Objetivo do exercício:
Converta em uma tabela Markdown as linhas dos registros que vão da linha que contém "With regard to elevation, which of" até a linha que contém "(170,320) → (74,228) → (512,423)", ambas incluídas, com as colunas "Número" e "Conteúdo". Numere cada linha e deixe de fora as linhas em branco.

Dados brutos:

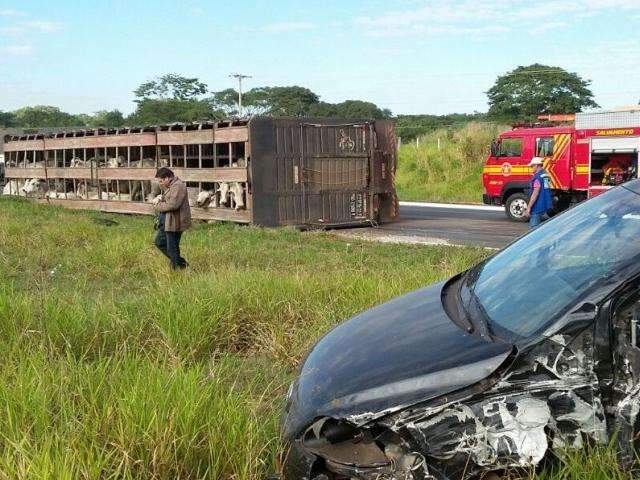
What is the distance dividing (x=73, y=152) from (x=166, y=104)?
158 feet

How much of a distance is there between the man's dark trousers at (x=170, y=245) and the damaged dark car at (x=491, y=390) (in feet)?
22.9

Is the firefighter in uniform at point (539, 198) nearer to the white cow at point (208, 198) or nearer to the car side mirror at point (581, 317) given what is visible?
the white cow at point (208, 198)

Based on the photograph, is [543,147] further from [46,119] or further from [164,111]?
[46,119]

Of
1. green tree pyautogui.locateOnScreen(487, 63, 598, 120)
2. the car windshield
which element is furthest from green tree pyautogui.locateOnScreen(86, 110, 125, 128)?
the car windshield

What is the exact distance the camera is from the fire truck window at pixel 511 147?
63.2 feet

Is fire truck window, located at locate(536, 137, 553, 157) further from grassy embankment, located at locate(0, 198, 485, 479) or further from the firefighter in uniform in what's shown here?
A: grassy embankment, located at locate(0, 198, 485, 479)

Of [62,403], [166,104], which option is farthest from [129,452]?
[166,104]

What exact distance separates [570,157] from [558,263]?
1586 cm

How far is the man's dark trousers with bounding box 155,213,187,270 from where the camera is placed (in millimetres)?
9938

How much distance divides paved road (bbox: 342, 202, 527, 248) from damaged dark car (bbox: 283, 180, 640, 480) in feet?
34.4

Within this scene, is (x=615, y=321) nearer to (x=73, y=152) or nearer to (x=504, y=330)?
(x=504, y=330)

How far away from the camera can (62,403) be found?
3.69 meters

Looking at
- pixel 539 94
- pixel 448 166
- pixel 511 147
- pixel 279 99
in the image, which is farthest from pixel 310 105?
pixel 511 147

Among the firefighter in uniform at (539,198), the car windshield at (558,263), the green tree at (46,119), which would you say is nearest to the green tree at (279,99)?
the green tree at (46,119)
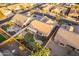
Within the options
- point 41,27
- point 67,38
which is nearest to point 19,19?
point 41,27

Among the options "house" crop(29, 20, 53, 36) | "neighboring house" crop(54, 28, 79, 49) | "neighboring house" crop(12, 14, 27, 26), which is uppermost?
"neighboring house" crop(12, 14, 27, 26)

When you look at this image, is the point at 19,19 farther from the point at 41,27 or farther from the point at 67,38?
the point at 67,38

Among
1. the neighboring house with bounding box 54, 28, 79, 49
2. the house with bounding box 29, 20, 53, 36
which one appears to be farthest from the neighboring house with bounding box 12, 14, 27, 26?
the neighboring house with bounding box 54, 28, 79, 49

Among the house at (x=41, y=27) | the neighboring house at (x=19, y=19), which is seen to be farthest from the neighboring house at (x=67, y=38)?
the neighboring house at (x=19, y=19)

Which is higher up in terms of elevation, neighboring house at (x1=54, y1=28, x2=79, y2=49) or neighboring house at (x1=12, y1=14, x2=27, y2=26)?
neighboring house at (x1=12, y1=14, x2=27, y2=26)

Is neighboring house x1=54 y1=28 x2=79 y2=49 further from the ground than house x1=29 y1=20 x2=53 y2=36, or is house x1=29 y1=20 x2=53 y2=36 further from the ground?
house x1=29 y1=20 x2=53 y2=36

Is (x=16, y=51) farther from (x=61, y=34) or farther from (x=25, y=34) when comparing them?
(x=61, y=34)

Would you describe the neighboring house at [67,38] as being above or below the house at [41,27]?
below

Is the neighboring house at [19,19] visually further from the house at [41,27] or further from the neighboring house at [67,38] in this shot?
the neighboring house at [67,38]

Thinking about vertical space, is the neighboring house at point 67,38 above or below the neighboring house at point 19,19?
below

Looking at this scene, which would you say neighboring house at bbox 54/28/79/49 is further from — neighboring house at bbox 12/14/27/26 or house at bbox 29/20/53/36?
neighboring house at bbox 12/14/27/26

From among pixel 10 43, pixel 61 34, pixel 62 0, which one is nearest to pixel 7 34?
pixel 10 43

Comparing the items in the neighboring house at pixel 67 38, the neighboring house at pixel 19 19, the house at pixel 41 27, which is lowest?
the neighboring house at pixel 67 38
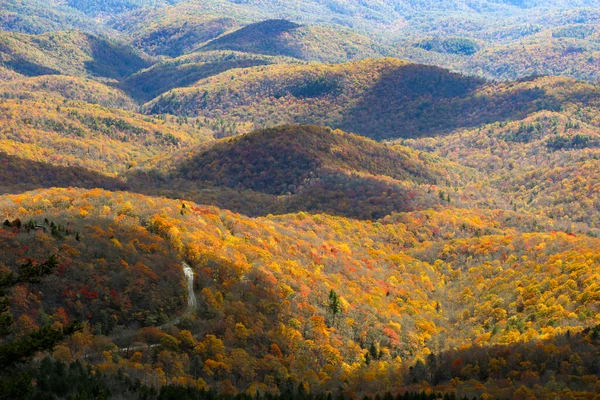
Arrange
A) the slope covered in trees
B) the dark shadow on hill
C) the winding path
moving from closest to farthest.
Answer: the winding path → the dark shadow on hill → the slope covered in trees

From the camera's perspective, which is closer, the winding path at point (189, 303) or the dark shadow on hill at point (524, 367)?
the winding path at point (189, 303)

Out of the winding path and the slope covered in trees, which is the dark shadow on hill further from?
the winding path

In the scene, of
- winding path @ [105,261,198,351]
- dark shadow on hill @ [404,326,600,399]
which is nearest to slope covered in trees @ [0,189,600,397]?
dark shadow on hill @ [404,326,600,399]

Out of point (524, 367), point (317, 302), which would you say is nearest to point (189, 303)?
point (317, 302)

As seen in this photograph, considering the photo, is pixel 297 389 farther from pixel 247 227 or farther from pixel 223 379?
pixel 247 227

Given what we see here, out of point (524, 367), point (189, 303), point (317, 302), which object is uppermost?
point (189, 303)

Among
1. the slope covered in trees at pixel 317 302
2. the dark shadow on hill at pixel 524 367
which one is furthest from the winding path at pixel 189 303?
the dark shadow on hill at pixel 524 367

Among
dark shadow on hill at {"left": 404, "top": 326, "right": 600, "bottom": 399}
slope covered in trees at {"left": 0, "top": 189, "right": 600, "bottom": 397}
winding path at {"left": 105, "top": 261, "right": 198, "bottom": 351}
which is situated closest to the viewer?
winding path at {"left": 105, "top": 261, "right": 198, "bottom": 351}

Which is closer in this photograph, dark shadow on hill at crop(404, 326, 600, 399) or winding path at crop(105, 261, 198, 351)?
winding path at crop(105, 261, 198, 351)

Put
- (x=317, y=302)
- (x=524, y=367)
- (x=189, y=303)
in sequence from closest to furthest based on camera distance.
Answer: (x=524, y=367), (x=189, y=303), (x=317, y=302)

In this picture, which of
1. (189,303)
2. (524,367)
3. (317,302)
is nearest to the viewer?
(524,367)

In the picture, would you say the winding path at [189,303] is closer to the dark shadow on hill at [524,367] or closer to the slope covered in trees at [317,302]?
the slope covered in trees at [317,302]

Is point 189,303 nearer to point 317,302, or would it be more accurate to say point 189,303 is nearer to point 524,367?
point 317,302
--
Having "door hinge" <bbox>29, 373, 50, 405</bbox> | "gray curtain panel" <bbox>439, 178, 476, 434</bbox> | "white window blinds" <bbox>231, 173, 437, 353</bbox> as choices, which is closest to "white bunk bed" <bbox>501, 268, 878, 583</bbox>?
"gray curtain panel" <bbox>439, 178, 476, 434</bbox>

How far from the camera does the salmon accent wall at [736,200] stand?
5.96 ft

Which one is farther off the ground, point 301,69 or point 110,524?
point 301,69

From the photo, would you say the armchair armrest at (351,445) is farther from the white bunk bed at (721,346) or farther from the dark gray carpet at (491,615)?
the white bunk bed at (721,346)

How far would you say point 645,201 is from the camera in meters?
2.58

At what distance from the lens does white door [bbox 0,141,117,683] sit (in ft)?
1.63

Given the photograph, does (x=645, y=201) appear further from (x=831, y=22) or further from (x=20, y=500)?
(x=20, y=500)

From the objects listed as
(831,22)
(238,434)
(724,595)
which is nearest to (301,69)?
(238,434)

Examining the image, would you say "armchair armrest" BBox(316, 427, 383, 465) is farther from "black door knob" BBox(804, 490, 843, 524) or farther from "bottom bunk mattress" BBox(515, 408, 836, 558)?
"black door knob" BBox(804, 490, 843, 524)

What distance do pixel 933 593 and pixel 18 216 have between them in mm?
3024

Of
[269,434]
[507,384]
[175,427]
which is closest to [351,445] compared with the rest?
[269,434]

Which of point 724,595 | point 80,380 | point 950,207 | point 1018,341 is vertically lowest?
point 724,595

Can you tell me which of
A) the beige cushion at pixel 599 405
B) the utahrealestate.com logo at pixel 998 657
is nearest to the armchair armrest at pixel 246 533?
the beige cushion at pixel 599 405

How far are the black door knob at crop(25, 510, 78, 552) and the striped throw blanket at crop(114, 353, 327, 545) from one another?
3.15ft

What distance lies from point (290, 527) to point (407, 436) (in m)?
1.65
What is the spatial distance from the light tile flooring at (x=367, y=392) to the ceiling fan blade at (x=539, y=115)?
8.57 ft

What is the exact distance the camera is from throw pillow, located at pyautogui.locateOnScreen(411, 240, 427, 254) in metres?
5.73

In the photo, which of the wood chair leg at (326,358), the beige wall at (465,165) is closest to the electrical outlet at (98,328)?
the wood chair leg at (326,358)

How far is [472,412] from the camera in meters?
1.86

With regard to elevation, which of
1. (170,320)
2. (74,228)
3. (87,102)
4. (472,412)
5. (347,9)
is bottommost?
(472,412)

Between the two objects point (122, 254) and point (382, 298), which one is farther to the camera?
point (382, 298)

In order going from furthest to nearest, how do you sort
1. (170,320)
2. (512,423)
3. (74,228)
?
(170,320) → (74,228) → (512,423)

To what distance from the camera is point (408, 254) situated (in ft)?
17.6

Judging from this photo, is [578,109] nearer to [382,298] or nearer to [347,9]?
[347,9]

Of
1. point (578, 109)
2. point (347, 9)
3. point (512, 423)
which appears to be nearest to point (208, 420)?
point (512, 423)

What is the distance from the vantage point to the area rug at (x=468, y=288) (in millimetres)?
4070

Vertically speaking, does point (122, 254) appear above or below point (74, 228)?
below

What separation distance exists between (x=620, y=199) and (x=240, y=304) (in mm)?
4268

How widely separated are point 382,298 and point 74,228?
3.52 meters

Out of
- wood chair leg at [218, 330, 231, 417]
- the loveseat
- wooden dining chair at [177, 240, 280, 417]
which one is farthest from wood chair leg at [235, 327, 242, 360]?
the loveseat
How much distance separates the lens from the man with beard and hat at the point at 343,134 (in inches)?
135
--
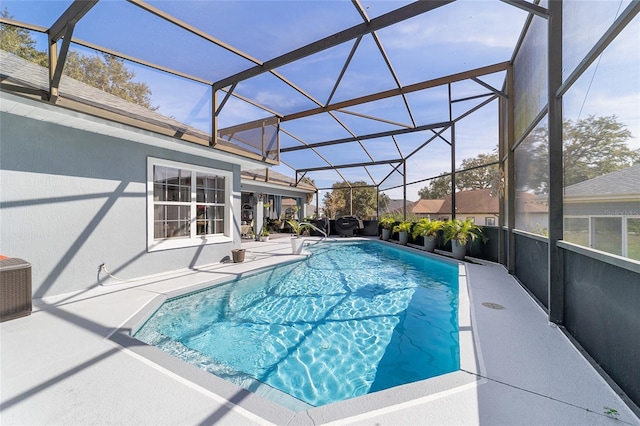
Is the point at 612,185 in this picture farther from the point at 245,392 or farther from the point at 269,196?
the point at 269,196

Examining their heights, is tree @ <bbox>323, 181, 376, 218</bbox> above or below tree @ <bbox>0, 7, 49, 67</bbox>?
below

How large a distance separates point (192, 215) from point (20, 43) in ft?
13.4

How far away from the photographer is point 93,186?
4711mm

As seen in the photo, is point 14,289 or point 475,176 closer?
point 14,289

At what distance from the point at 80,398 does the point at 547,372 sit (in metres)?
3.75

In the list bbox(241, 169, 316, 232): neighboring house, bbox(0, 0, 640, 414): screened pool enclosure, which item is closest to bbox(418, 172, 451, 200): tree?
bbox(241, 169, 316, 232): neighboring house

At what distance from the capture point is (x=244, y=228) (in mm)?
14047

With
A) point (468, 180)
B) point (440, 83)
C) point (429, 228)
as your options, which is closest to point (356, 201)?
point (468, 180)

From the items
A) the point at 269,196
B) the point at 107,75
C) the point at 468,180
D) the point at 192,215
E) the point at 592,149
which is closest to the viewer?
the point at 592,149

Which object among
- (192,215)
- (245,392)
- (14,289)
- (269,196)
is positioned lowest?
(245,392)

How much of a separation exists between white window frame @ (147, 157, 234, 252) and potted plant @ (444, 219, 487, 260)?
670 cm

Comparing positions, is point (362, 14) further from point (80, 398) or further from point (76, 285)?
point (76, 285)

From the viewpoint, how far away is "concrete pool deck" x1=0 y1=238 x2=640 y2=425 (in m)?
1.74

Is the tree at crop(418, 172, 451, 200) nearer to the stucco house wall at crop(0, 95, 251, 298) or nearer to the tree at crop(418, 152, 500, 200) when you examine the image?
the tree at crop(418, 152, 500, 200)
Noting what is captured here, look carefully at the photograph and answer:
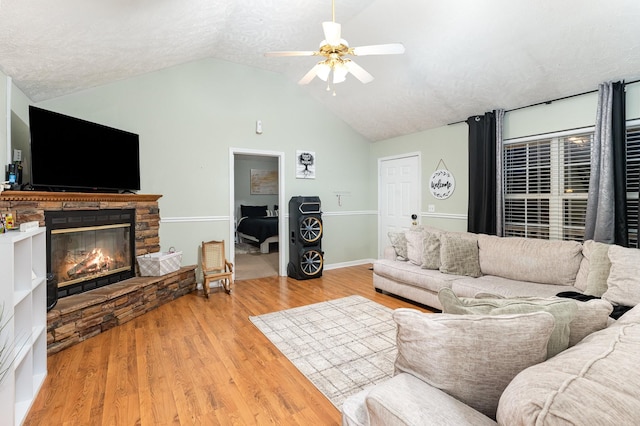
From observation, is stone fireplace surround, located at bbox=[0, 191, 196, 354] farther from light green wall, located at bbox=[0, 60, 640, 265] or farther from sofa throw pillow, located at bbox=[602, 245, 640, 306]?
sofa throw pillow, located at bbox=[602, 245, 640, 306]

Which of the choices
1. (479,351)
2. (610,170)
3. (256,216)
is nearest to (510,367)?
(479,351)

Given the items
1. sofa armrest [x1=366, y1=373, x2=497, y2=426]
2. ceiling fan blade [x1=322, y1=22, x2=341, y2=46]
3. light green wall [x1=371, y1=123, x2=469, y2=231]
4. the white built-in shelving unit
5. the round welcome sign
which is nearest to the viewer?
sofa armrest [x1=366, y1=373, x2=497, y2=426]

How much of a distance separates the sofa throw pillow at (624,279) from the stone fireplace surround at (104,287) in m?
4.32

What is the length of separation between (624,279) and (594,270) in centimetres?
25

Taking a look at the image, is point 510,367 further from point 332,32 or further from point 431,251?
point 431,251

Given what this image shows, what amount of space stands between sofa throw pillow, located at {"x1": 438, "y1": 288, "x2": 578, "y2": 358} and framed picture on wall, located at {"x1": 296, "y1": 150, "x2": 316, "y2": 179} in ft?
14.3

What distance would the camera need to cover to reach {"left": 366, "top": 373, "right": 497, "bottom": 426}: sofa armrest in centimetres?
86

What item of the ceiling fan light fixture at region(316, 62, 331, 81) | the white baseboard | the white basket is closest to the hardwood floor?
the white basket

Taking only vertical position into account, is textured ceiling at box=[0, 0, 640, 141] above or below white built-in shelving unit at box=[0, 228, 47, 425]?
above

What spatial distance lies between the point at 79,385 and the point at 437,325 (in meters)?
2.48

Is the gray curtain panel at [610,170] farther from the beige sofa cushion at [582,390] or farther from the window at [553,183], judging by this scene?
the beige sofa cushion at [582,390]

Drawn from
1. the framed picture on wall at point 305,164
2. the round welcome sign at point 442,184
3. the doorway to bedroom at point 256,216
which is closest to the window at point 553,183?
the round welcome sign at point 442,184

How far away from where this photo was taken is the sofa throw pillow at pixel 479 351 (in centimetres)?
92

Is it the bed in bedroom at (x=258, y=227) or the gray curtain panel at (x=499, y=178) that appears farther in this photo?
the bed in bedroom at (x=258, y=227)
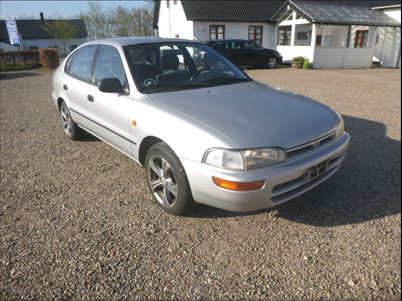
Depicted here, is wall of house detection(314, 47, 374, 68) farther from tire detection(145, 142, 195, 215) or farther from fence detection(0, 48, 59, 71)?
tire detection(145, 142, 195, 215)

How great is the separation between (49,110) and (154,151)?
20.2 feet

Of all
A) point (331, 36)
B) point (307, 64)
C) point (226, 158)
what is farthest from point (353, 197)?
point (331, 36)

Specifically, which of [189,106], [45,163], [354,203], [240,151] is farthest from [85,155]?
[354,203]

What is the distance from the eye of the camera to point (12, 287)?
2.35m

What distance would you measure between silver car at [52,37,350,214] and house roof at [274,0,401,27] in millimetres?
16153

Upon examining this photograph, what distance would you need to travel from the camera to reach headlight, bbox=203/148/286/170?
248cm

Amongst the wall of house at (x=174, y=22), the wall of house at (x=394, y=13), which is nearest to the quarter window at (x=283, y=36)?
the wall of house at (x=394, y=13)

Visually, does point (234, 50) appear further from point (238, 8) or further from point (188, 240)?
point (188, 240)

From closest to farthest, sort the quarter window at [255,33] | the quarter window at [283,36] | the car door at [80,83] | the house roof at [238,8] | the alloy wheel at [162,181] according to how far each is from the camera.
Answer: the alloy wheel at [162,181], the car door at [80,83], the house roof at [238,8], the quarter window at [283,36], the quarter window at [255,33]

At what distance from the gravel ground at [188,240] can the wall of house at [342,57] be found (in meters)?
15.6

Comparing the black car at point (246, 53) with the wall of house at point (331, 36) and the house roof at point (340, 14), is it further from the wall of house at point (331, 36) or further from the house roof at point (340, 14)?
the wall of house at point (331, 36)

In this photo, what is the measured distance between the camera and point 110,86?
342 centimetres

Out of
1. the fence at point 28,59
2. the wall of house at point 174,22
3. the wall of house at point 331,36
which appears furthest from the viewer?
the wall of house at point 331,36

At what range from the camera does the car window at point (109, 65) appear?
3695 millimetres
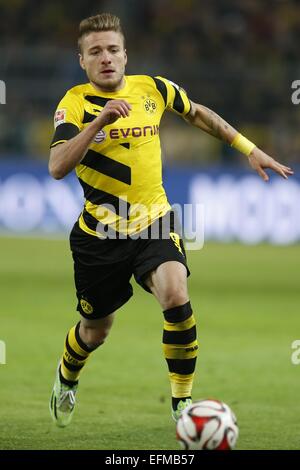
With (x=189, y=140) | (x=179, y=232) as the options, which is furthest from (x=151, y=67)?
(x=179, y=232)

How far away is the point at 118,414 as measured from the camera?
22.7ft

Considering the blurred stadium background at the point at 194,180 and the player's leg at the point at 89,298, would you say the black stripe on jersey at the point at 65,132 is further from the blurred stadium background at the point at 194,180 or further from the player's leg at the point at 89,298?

Resposta escrita:
| Número | Conteúdo |
|---|---|
| 1 | With regard to elevation, which of |
| 2 | 1. (170,320) |
| 3 | 2. (74,228) |
| 4 | 3. (87,102) |
| 5 | 4. (472,412) |
| 6 | 5. (347,9) |
| 7 | is bottommost? |
| 8 | (472,412) |
| 9 | Between the two objects point (122, 254) and point (382, 298), which one is farther to the camera? |
| 10 | point (382, 298) |
| 11 | In order going from furthest to nearest, how do you sort |
| 12 | 1. (170,320) |
| 13 | 2. (512,423) |
| 14 | 3. (74,228) |
| 15 | ? |
| 16 | (170,320) → (74,228) → (512,423) |